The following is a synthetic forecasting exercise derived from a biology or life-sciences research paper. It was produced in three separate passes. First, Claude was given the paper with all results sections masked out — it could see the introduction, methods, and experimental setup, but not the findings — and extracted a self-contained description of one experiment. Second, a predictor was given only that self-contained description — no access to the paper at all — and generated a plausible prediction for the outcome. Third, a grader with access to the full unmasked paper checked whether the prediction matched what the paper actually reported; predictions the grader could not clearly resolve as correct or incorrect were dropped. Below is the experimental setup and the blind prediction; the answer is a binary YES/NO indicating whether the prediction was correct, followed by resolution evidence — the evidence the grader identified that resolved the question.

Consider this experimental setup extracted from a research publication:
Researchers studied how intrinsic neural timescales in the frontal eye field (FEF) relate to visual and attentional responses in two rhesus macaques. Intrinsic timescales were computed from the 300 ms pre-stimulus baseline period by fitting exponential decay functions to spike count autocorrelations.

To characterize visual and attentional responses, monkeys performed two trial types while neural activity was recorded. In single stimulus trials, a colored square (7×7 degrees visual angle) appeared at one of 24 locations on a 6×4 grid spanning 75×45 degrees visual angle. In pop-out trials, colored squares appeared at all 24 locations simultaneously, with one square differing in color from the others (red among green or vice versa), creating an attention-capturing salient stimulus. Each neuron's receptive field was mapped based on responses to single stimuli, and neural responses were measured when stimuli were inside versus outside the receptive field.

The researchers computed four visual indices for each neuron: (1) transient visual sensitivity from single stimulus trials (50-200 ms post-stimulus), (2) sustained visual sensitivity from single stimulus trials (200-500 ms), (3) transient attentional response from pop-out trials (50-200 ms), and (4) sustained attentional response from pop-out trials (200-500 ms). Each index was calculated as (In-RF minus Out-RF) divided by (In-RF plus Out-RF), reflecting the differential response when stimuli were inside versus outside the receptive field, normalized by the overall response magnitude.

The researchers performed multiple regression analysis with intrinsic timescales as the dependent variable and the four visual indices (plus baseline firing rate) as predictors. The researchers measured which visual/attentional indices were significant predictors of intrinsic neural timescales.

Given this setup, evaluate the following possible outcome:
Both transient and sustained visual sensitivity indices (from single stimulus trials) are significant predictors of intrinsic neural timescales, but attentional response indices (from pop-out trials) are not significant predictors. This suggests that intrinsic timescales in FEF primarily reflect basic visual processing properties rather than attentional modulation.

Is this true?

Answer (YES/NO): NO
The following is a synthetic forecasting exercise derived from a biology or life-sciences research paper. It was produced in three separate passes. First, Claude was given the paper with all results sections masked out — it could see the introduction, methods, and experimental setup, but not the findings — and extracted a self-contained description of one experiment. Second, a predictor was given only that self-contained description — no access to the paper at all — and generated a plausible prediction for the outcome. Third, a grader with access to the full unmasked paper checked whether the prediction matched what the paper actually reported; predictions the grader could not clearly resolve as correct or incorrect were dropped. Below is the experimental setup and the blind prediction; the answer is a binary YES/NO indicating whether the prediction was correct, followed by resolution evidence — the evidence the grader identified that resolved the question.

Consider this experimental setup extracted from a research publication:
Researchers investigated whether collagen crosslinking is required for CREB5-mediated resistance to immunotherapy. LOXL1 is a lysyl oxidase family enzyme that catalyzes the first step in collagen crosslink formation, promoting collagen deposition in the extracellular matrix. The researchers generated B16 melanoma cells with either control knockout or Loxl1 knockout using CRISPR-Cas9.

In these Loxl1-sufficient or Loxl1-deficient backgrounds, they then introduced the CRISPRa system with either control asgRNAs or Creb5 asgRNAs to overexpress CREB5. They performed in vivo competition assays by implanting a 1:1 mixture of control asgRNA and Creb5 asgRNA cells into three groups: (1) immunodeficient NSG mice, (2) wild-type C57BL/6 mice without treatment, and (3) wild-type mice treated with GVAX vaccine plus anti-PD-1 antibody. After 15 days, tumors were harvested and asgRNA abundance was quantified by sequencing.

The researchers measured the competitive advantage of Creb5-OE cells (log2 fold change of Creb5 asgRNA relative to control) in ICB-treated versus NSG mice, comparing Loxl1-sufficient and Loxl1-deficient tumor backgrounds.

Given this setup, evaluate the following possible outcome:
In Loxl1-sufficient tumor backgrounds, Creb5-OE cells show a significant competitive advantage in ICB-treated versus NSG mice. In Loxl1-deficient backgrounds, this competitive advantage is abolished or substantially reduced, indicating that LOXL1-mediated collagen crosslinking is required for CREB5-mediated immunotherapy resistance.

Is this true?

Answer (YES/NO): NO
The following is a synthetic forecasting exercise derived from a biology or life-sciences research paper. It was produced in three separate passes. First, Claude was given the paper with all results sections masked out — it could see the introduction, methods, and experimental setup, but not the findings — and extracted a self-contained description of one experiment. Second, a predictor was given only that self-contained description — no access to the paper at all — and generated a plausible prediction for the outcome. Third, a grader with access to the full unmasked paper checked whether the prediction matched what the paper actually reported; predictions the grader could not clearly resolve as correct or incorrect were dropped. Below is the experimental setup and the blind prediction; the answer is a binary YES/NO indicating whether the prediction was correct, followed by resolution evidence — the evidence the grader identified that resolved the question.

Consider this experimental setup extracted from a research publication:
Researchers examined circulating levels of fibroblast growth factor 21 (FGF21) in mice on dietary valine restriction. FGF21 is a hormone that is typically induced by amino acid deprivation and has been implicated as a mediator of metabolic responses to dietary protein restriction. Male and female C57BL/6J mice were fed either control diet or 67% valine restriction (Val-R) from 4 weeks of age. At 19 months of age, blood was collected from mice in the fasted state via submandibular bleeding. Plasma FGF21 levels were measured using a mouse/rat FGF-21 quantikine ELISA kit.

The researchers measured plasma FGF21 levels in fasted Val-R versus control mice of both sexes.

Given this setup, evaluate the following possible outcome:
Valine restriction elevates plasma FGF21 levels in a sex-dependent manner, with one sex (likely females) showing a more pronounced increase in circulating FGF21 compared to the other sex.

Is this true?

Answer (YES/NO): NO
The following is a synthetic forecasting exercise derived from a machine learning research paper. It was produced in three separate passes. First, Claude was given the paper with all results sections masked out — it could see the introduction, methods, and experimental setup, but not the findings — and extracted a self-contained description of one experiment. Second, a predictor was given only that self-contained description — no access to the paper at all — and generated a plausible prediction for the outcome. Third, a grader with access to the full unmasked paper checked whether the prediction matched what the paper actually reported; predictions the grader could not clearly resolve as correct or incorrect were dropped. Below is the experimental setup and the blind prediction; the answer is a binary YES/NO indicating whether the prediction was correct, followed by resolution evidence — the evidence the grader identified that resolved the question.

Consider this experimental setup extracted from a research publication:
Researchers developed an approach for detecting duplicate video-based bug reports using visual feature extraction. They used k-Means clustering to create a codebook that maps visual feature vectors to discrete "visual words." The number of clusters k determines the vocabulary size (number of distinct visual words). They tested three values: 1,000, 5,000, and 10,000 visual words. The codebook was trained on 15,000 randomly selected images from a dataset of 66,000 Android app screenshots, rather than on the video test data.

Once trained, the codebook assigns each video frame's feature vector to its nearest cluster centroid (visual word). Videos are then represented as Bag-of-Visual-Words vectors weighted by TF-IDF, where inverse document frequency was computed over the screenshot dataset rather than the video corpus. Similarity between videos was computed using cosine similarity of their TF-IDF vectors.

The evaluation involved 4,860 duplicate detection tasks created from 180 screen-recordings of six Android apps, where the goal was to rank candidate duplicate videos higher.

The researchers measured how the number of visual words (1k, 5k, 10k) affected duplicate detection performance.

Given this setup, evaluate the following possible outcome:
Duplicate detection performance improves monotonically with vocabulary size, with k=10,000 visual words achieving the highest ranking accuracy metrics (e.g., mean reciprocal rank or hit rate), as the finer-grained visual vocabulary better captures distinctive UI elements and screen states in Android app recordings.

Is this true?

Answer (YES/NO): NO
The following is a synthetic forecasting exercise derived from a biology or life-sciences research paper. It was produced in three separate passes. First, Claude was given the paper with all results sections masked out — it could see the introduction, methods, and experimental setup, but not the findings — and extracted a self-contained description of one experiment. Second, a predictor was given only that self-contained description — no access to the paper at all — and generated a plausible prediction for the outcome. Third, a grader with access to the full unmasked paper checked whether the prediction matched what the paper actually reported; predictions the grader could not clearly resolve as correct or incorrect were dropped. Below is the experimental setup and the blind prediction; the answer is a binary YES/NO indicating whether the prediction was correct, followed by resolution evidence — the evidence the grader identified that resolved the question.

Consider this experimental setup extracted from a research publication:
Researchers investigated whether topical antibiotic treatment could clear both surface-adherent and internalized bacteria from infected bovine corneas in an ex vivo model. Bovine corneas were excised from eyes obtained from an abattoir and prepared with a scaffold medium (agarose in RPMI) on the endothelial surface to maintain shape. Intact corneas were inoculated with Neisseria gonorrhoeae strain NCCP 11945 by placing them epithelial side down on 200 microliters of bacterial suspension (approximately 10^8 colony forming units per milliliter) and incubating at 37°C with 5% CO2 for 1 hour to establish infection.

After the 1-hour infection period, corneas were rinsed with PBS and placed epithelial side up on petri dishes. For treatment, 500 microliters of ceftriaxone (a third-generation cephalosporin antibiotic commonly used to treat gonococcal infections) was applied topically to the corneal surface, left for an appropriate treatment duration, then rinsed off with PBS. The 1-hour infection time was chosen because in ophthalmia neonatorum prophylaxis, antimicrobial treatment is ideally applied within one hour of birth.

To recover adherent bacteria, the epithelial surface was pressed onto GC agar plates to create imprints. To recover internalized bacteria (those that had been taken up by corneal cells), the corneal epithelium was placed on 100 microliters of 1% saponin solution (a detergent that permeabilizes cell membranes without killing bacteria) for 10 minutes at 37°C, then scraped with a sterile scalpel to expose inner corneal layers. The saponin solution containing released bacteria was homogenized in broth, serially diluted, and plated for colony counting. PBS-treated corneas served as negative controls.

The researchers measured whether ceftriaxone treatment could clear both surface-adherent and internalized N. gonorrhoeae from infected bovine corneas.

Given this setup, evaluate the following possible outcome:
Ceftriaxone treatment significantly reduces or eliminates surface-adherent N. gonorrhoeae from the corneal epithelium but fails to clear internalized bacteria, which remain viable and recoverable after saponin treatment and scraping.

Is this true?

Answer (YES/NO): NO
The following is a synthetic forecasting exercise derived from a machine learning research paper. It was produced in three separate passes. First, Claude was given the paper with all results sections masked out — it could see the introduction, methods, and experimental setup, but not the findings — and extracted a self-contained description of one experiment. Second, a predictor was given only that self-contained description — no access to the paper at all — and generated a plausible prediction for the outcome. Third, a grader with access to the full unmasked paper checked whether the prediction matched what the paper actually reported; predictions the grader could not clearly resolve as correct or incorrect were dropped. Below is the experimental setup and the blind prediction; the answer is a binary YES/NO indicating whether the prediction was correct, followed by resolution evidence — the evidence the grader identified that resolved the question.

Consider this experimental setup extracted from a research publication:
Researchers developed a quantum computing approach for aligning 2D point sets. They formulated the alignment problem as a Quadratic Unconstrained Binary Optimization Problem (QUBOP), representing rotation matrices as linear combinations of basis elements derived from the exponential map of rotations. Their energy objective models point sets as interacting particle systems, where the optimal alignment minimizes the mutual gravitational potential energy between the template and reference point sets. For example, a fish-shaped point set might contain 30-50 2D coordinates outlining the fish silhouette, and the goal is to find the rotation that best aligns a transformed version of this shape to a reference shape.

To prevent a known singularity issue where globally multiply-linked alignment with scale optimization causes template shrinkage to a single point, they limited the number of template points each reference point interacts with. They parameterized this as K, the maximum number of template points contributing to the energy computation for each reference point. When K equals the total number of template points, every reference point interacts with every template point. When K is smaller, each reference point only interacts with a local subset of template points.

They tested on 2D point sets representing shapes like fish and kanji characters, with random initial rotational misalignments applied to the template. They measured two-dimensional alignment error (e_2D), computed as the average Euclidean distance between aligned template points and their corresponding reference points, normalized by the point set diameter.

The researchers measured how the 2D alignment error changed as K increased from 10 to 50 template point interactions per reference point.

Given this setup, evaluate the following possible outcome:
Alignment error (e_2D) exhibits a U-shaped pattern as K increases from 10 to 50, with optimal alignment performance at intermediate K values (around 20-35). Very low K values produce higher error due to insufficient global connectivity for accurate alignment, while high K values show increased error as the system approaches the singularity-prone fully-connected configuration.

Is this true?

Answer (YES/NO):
====
**WHAT IS EXPECTED:**
Would you filter the records and copy each line that contains the word "normalized"?

**RESULT BELOW:**
The researchers computed four visual indices for each neuron: (1) transient visual sensitivity from single stimulus trials (50-200 ms post-stimulus), (2) sustained visual sensitivity from single stimulus trials (200-500 ms), (3) transient attentional response from pop-out trials (50-200 ms), and (4) sustained attentional response from pop-out trials (200-500 ms). Each index was calculated as (In-RF minus Out-RF) divided by (In-RF plus Out-RF), reflecting the differential response when stimuli were inside versus outside the receptive field, normalized by the overall response magnitude.
They tested on 2D point sets representing shapes like fish and kanji characters, with random initial rotational misalignments applied to the template. They measured two-dimensional alignment error (e_2D), computed as the average Euclidean distance between aligned template points and their corresponding reference points, normalized by the point set diameter.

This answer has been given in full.